By the end, however, there is light at the end of the tunnel--like a Stephen King novel gone horribly right!

Rating: 4 stars
Summary: Engrossing
Review: Frequently when I read a historical novel, I feel like I am not getting a true sense of the period. This was definitely not the case in The Dress Lodger. Although I did not identify closely with any of the characters, I was engrossed by the book and enjoyed reading it.

Rating: 3 stars
Summary: Morbid and engrossing
Review: Once I started this book I was unable to put it down...what held my attention was a sense of enjoyment in the author's descriptive prose and skill in creating the atmosphere of 19th century England -- these were both very good. However, the darkness of the novel, though essential considering the themes involved, become more and more oppressive as the book goes on.

Overall, a very good read, but expect to finish in a gloomy mood.

Rating: 5 stars
Summary: Powerful, but not for the faint of heart
Review: This is an unflinching view of a poverty-beset and cholera-plagued time in industrial England. As graphic as it is, it definitely is not for the faint of heart.

But for those who are willing to explore--even painfully deep--this book presents a courser time in "Western History" unflichingly graphic.

I find the use of person in the narrtive interesting -- who are we, you, I?

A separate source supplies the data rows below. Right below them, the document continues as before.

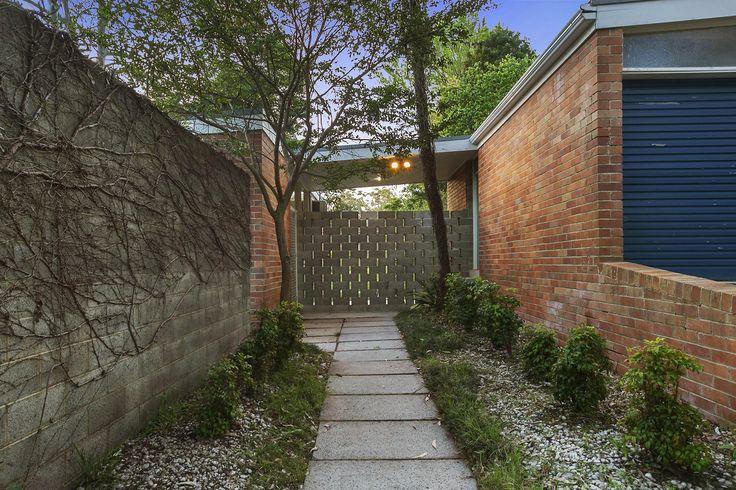 Exley House   Harry Seidler #entrance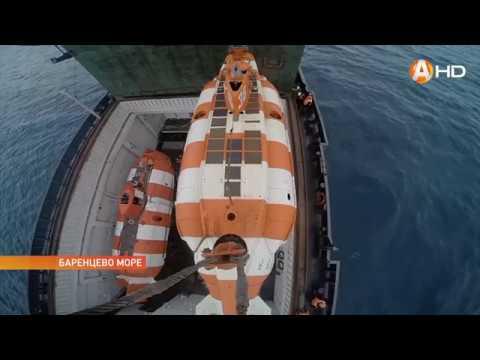 катер спасает подводная лодка
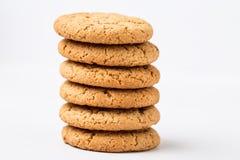 Biscuits de puce de chocolat d'isolement sur le fond blanc Image libre de droits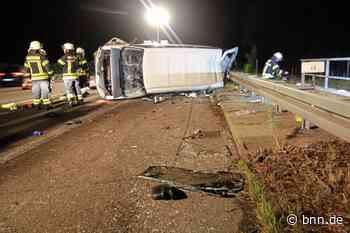 Kleinbus überschlägt sich: Vier Verletzte nach Unfall auf der A5 bei Bruchsal - BNN - Badische Neueste Nachrichten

Others reviewing this work dislike the mix as morose, distasteful, etc; I see it as a seasoned view of poor industrial revolutionary life.

Rating: 5 stars
Summary: Great Historical Fiction -- Dickensian in scope and style
Review: Usually I don't like historical fiction, but this was a fascinating read. It was a real page turner, and although graphic and distasteful at times, it reveals much about a time and place largely foreign to us. It reminds me much of the best of Dickens in that it introduces a character only to reveal later the relationships that that character shares with the others. The plot twists are intriguing and keep the reader interested. I think the narrative manner was also fascinating in that it mirrored Dickens almost perfectly except that when revealed at the end why the author chose that manner of telling the story, it became even more meaningful. But like all good fiction this was not mired down in only the past, but gave us insight into our own times. The themes of mysterious and largely unrecognized disease and the the war between rich and poor reverberate still today. All in all a fascinating book, well worth the time.

Rating: 4 stars
Summary: A witch with words
Review: Holman's style is acrobatic, creative, and oceanic. (Only the fattest of Webster's had entries for "tabid" and "squim," and at the mention of the latter blushed with embarrassment.) But she (or rather the reader) pays a price for her unique style -- sometimes it empedes fluency and even calls for rereading sentences, esp. when using pronouns left to guessing the references. Whatever happened to simple and direct speech? Holman reminds me of a newly graduated participant of a writers workshop where a premium is placed on "being different." I am talking about her style only, because she's got a superb story whose merit doesn't need the slightly affected trick of addressing the reader in the midst of the narrative. It introduces an unnecessary, extraneous element. But for the large part this is a fascinating story of 1831 England and the visitation of the cholera -- morbid, but realistic, and told with boldness.

Rating: 5 stars
Summary: FANTASTIC
Review: Most books even the most excellent dont keep my attention long enough but the Dress Lodger was the exception. I could not put the book down it was excellent. It was morbid, depressing and gave you a great desription of the time. I grew attached to all the characters and their quirks and flaws. I mean how can you not love a book set during the chloera morbus epidemic about a 15 year prostitute her child with with a strange medical oddity and a the dreadful eye who follows her. You also get a great understanding of how people viewed doctors and how doctors had to steal dead bodies in order to study them and help their patients.